▶ [Exercise goal] Repeat the listing word for word. Leave every picture out.

▶ [Records for the task]
════════

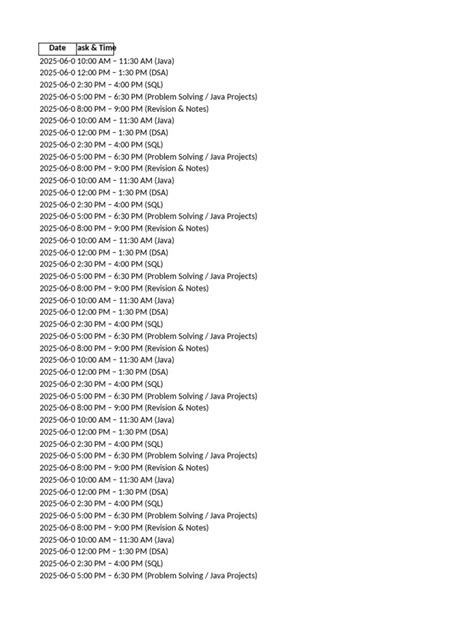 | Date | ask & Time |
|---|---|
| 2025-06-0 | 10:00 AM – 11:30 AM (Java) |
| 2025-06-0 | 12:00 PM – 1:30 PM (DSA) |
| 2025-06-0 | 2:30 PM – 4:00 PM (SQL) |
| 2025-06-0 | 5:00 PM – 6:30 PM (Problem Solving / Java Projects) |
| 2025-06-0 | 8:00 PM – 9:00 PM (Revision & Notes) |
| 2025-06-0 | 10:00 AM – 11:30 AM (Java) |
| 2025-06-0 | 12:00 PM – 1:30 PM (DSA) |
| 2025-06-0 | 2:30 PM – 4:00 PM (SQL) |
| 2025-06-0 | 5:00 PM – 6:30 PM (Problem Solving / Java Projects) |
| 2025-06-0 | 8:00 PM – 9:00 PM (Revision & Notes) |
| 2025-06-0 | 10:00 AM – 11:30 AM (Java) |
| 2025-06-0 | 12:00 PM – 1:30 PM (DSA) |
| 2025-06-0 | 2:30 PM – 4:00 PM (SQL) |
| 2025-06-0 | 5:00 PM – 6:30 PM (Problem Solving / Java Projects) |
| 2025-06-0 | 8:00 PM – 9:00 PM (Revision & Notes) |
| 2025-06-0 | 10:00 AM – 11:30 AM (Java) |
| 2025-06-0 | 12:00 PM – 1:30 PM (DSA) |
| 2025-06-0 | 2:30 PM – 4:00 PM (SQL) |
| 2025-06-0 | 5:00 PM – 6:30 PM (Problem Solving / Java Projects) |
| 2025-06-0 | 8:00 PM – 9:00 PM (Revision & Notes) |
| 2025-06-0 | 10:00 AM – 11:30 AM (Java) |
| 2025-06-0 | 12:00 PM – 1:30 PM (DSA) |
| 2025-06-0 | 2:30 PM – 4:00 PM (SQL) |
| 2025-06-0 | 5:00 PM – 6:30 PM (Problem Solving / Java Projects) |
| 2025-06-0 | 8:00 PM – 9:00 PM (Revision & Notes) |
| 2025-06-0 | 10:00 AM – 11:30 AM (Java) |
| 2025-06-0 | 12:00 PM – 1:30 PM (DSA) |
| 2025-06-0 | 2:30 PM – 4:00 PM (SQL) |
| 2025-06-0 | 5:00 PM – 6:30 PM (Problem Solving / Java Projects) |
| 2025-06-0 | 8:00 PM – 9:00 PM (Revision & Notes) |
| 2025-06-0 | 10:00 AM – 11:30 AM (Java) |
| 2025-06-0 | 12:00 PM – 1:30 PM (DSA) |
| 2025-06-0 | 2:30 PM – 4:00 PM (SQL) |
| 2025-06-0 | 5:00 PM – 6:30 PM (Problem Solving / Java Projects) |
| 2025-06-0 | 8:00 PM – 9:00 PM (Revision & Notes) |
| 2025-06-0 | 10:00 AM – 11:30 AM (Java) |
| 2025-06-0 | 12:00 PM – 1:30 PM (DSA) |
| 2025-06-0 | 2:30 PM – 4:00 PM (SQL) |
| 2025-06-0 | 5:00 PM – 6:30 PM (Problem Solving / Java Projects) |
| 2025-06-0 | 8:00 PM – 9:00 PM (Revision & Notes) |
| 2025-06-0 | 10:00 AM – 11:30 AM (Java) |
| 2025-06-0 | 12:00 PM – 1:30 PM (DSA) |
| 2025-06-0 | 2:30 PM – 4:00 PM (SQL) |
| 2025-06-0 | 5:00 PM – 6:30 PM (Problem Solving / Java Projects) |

════════

▶ [Response to this task]
 | Date | ask & Time |
|---|---|
| 2025-06-0 | 10:00 AM – 11:30 AM (Java) |
| 2025-06-0 | 12:00 PM – 1:30 PM (DSA) |
| 2025-06-0 | 2:30 PM – 4:00 PM (SQL) |
| 2025-06-0 | 5:00 PM – 6:30 PM (Problem Solving / Java Projects) |
| 2025-06-0 | 8:00 PM – 9:00 PM (Revision & Notes) |
| 2025-06-0 | 10:00 AM – 11:30 AM (Java) |
| 2025-06-0 | 12:00 PM – 1:30 PM (DSA) |
| 2025-06-0 | 2:30 PM – 4:00 PM (SQL) |
| 2025-06-0 | 5:00 PM – 6:30 PM (Problem Solving / Java Projects) |
| 2025-06-0 | 8:00 PM – 9:00 PM (Revision & Notes) |
| 2025-06-0 | 10:00 AM – 11:30 AM (Java) |
| 2025-06-0 | 12:00 PM – 1:30 PM (DSA) |
| 2025-06-0 | 2:30 PM – 4:00 PM (SQL) |
| 2025-06-0 | 5:00 PM – 6:30 PM (Problem Solving / Java Projects) |
| 2025-06-0 | 8:00 PM – 9:00 PM (Revision & Notes) |
| 2025-06-0 | 10:00 AM – 11:30 AM (Java) |
| 2025-06-0 | 12:00 PM – 1:30 PM (DSA) |
| 2025-06-0 | 2:30 PM – 4:00 PM (SQL) |
| 2025-06-0 | 5:00 PM – 6:30 PM (Problem Solving / Java Projects) |
| 2025-06-0 | 8:00 PM – 9:00 PM (Revision & Notes) |
| 2025-06-0 | 10:00 AM – 11:30 AM (Java) |
| 2025-06-0 | 12:00 PM – 1:30 PM (DSA) |
| 2025-06-0 | 2:30 PM – 4:00 PM (SQL) |
| 2025-06-0 | 5:00 PM – 6:30 PM (Problem Solving / Java Projects) |
| 2025-06-0 | 8:00 PM – 9:00 PM (Revision & Notes) |
| 2025-06-0 | 10:00 AM – 11:30 AM (Java) |
| 2025-06-0 | 12:00 PM – 1:30 PM (DSA) |
| 2025-06-0 | 2:30 PM – 4:00 PM (SQL) |
| 2025-06-0 | 5:00 PM – 6:30 PM (Problem Solving / Java Projects) |
| 2025-06-0 | 8:00 PM – 9:00 PM (Revision & Notes) |
| 2025-06-0 | 10:00 AM – 11:30 AM (Java) |
| 2025-06-0 | 12:00 PM – 1:30 PM (DSA) |
| 2025-06-0 | 2:30 PM – 4:00 PM (SQL) |
| 2025-06-0 | 5:00 PM – 6:30 PM (Problem Solving / Java Projects) |
| 2025-06-0 | 8:00 PM – 9:00 PM (Revision & Notes) |
| 2025-06-0 | 10:00 AM – 11:30 AM (Java) |
| 2025-06-0 | 12:00 PM – 1:30 PM (DSA) |
| 2025-06-0 | 2:30 PM – 4:00 PM (SQL) |
| 2025-06-0 | 5:00 PM – 6:30 PM (Problem Solving / Java Projects) |
| 2025-06-0 | 8:00 PM – 9:00 PM (Revision & Notes) |
| 2025-06-0 | 10:00 AM – 11:30 AM (Java) |
| 2025-06-0 | 12:00 PM – 1:30 PM (DSA) |
| 2025-06-0 | 2:30 PM – 4:00 PM (SQL) |
| 2025-06-0 | 5:00 PM – 6:30 PM (Problem Solving / Java Projects) |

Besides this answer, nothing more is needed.